Separately, we have a FASEB journal early career researcher award, where we provide 10 modest annual travel and recognition awards, and those are presented as well. So we're thinking about how do we give these folks recognition. And as a bonus, what happened is we expanded our geographical representation and this map is still missing lots of areas. However, in 2022, this journal was 95% US based and 85% based in the Northeastern part of the United States.
And it is now and had 0 early career researchers, so it is now much more broadly represented. Approximately half of our associate editors are external to the US itself, and our editorial board is also primarily outside the US. We're representing 156 institutions and 19 countries. So we're actually representing our potential author base. And we are looking at how do we expand into South America. How do we do more in the Middle East, and where are the areas that we really need to target in Africa.
So the professional development was an interesting piece, and so we really wanted to think of these early career researchers as our community, our direct community. So you've heard me talk about the training that we did and the opportunities that they have to engage with the editor in chief, with associate editors. They each have a chance to have that direct sort of mentoring relationship if they'd like it.
But the second thing that we've done is we've actually started to say what's next, what's beyond peer review for you. So we have an ACR engaged in co-editing one of our special issues. And that's just another practical have a mentor, learn how to coordinate a special issue and learn what that looks like. And beyond the journal, they've chosen additional topics.
So we want again to make this a community where we're giving them more and we're not just taking peer review from them. And so in one of our surveys, we said, what opportunities would you be interested in learning about a lot of that feedback was still more on getting published getting published, but there were things beyond what we would typically do. However, we have editors who do these things.
So starting a collaboration, we've had a session on a training session on how do you start a collaboration. And our editor in chief shared some of the documents that he uses when he's starting a collaboration. So there's clarity of roles, how to promote your research, how do you get your research funded. So we're really trying to make this much more of that focus. And then when we ask them, where do we need in the journal more best practices resources and reviewing.
We've got that feedback on the right side with you've got to do more in omics to clarify that. So that's going into the policy development stage that our publications committee works on. And then we've been doing a lot to blend in-person and online and had not traditionally traveled outside the US as a US journal. I don't think that's a big surprise. This is what happens a lot of times with us journals and we've started to build into our budget and at least once a year annual trip.
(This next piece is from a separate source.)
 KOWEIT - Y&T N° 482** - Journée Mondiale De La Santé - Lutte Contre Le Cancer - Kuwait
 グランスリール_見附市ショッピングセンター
And last year we were in Paris and Munich, and this year we're going to Shanghai and Xi'an. And that's part of our budgeting process, because that gives your editor in chief the chance to meet with the community of authors. All of this is data driven. We choose those locations based on where our authors are, but also where our potential authors are, where competitors are succeeding.
And that's how we choose the institutions and the locations that we go to. So really blending in-person and online has been critical. We've already identified from last year's trip new editorial board members, new early career researcher, editorial board members, potential associate editors. And we've seen some submissions uptick in that area as well. So what's next. All this was within FASEB.
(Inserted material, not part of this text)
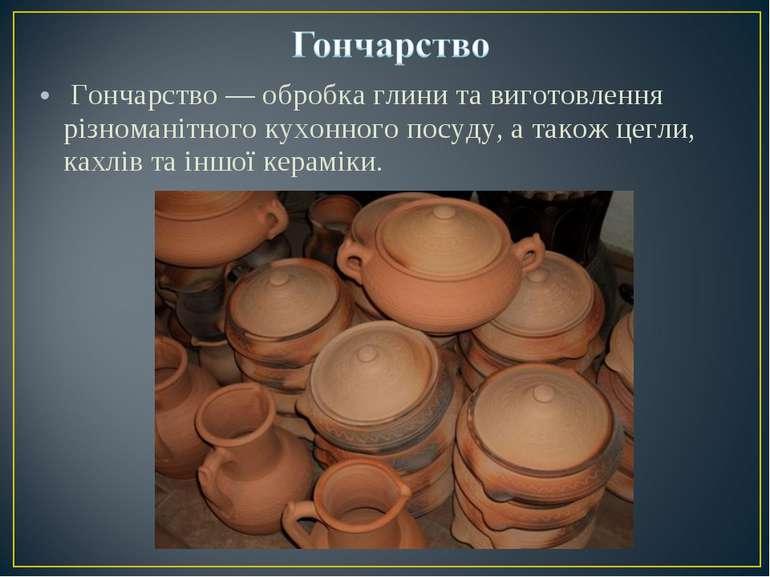 Гончарство — обробка глини та виготовлення різноманітного кухонного посуду, а...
It was within our journals, our little model journals. We have been working for two years with many of our member societies on conversations, and we haven't announced this publicly yet anywhere. But we are building a collaboration and a collaborative effort, and we actually have a couple of journals and other societies that are in our pilot phase right now. So we'll be announcing that later on.
The concept is that as small societies, we're limited in what we can do individually, but collectively with best practices, with the power of negotiation. When you have more than one or two journals, we really can build more of what we want to achieve. And what we want to achieve is not simply the quality that's critical, we understand how critical the quality of what we publish is.
But it's also, quite frankly, the size. We have a mission to advance the biological and biomedical sciences if we aren't growing in the publications. I think you have AI have to ask yourself and your board the question, are you meeting your mission. And if you're not growing faster than the market, are you doing it better than everybody else or are you not. And what do we need to do to change that. So the collective vision is really about working collaboratively with societies to develop consortia type approach, where we can collectively have the voice and power that we need to have in those negotiations, drive the things that are important to us on the quality side and the research integrity side, which we believe are critical to what we do in terms of trust in science.
So look for more to follow on that. But that's like the first peak of that. OK great. Yeah thank you so much for all three speakers. So we share three experiment. How are the society publishers to engage with their communities. So we're open for questions.
So you can ask the questions about Speaker, how they do it. What do you want to learn more about it. You can also share your own approach what you are doing to engage with your community. Please feel free to come to the speaker. Ask a question while we wait. Yeah, sure can be next. The last thing you mentioned, I know it's was a teaser of a broader announcement, but this consortium is that around coming together to negotiate for tools for research integrity or is it more was that interactions with libraries.
What was the who were you negotiating with. So the way it's being structured and those of you in societies will understand this has been a two year journey talking with all of our member societies, multiple summits of scientists, multiple society leaders having conversations. The way it's structured is really all of the above. It's structured around the concept that small societies have lost our leverage.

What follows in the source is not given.